GEGEVEN TEKST ▸
↓↓↓

2.14 Eisers hebben voorts verwezen naar een TNO-rapport uit 2010. Uit dit rapport blijkt volgens eisers dat grotere bomen, in tegenstelling tot kleinere bomen, een belangrijke invloed kunnen hebben op het straatmilieu. In dit verband wijst de voorzieningenrechter erop dat verweerder een bomenbeleid heeft, waarin onder meer een duidelijke waarde wordt toegekend aan monumentale en waardevolle bomen. Uit artikel 5 van de verordening blijkt dat verweerder een lijst vaststelt met monumentale en waardevolle bomen en bijzondere houtopstand, waarvoor in beginsel geen kapvergunning wordt afgegeven, tenzij sprake is van bedreiging van de openbare veiligheid, noodtoestand of andere uitzonderlijke situaties. Dat verweerder bijzondere waarde toekent aan de aanwezigheid van groen in het straatbeeld, blijkt alleen al uit het feit dat de kapvergunning voor de Overtonstraat is verleend onder het voorschrift van volledige herplant door 22 liquidambar styraciflua (amberbomen), plantmaat 40-45 cm). Naar het oordeel van de voorzieningenrechter heeft verweerder voorts voldoende gemotiveerd dat de Overtonstraat binnen niet al te lange tijd weer een groen aanzien zal hebben.
2.15 Voorts heeft verweerder voldoende gemotiveerd dat hij niet gehouden is de methode die is gehanteerd bij de herprofilering van de Pijnboomstraat na te volgen. Duidelijk is immers dat het wortelstelsel van de bomen in deze straat voor een groot deel is weggezaagd, waardoor aannemelijk is dat deze bomen instabiel zijn geworden. Ter zitting heeft verweerder hierover aangevoerd dat hij vanwege de veiligheid genoodzaakt is om de stabiliteit van de bomen in de Pijnboomstraat regelmatig te testen via trekproeven.
2.16 Bij brief van 10 augustus 2011 heeft verweerder over de herprofilering van de Stuyvesantstraat geschreven dat deze straat, die in het verlengde loopt van de Pijnboomstraat, onderdeel is van hetzelfde project. Bij de besluitvorming over de bomen op het Stuyvesantplein en in de Stuyvesantstraat is verweerder wel meer betrokken geweest. De bomen in een deel van de Stuyvesantstraat hoeven niet te worden gekapt , omdat de riolering zich daar in het midden van de straat bevindt.
2.17 Eisers hebben ter zitting van 7 september 2011 aangevoerd dat zij onvoldoende informatie konden inwinnen. Zij verwijten verweerder dat hij onvoldoende heeft gemotiveerd dat er geen alternatieven zijn voor de kap. Zij zijn nog steeds niet overtuigd van de noodzaak van deze ingrijpende maatregel. Eisers zijn erg gehecht aan het effect van de bomen op hun huidige leefomgeving.

↑↑↑

AANGELEVERDE GEGEVENS ▸
↓↓↓

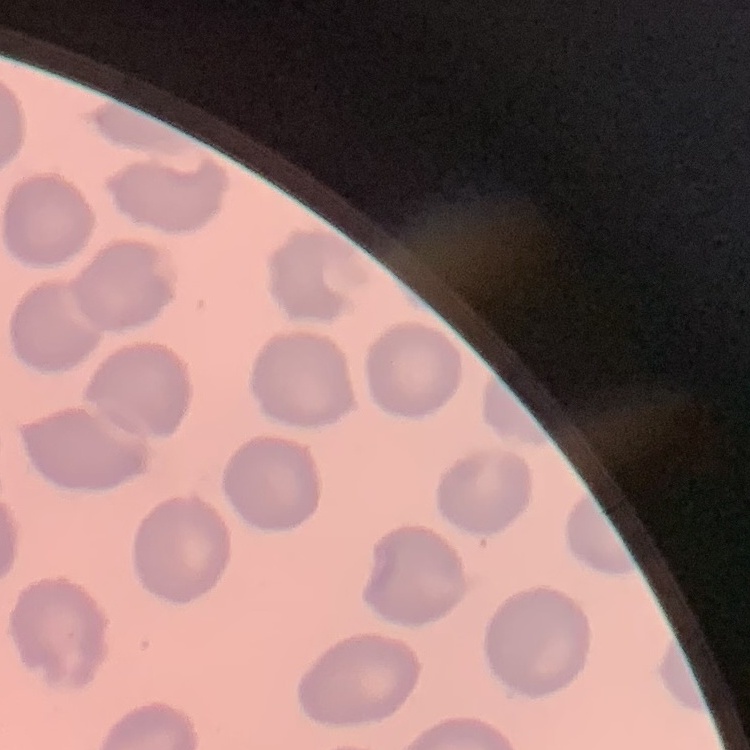
erythrocyte_morphology: no rouleaux formation
image_type: square crop of a larger photomicrograph
preparation: thin blood film
stain: Field's or Giemsa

↑↑↑

OPDRACHT A ▸ Geef uit de uitspraak over de bomenkap woordelijk het stuk weer dat begint bij de woorden "2.15 Voorts heeft" en ophoudt na "testen via trekproeven.".
OPDRACHT B ▸ Noem alle straten en pleinen die in de uitspraak over de bomenkap bij naam worden genoemd.
OPDRACHT C ▸ Schrijf de uitspraak over de bomenkap verder vanaf de laatste zin.

UITVOER A ▸
2.15 Voorts heeft verweerder voldoende gemotiveerd dat hij niet gehouden is de methode die is gehanteerd bij de herprofilering van de Pijnboomstraat na te volgen. Duidelijk is immers dat het wortelstelsel van de bomen in deze straat voor een groot deel is weggezaagd, waardoor aannemelijk is dat deze bomen instabiel zijn geworden. Ter zitting heeft verweerder hierover aangevoerd dat hij vanwege de veiligheid genoodzaakt is om de stabiliteit van de bomen in de Pijnboomstraat regelmatig te testen via trekproeven.

UITVOER B ▸
Overtonstraat
Pijnboomstraat
Stuyvesantstraat
Stuyvesantplein

UITVOER C ▸
2.18 De bomendeskundige van de gemeente Haarlem, hierna de deskundige, heeft ter zitting desgevraagd verklaard, dat hij betrokken is geweest bij de advisering over de kap van de bomen aan de Stuyvesantstraat. Vanwege een gebrek aan vitaliteit en levensverwachting, gebaseerd op scheutlengte en bladgroei, heeft hij tot kap geadviseerd. Kort gezegd waren de bomen op hun retour. Hetzelfde geldt voor de Overtonstraat, aldus de deskundige. Hij is bekend met de grondsoort ter plaatse. De bomen in deze straat zijn vlak na de oorlog geplant zonder verbetering van de bodem. Het gevraagde grondonderzoek zou dus, naar mag worden verwacht, niet tot nieuwe inzichten leiden en kan dan ook achterwege worden gelaten. De gang van rond de bomen waarvan slechts de wortels zijn gekapt, keurt de deskundige af. Wanneer de bomen in blad staan, zullen trekproeven moeten worden uitgevoerd om de stabiliteit van de bomen te testen.
2.19 De voorzieningenrechter is, op grond van het bovenstaande, van oordeel dat verweerder voldoende heeft gemotiveerd op grond waarvan er voor het kappen van de bomen in de Overtonstraat naar zijn mening geen alternatieven voorhanden zijn.
2.20 Het voorgaande leidt tot de conclusie dat het beroep ongegrond is. Nu het beroep ongegrond is, bestaat geen aanleiding voor het treffen van een voorlopige voorziening. De voorzieningenrechter wijst het desbetreffende verzoek dan ook af.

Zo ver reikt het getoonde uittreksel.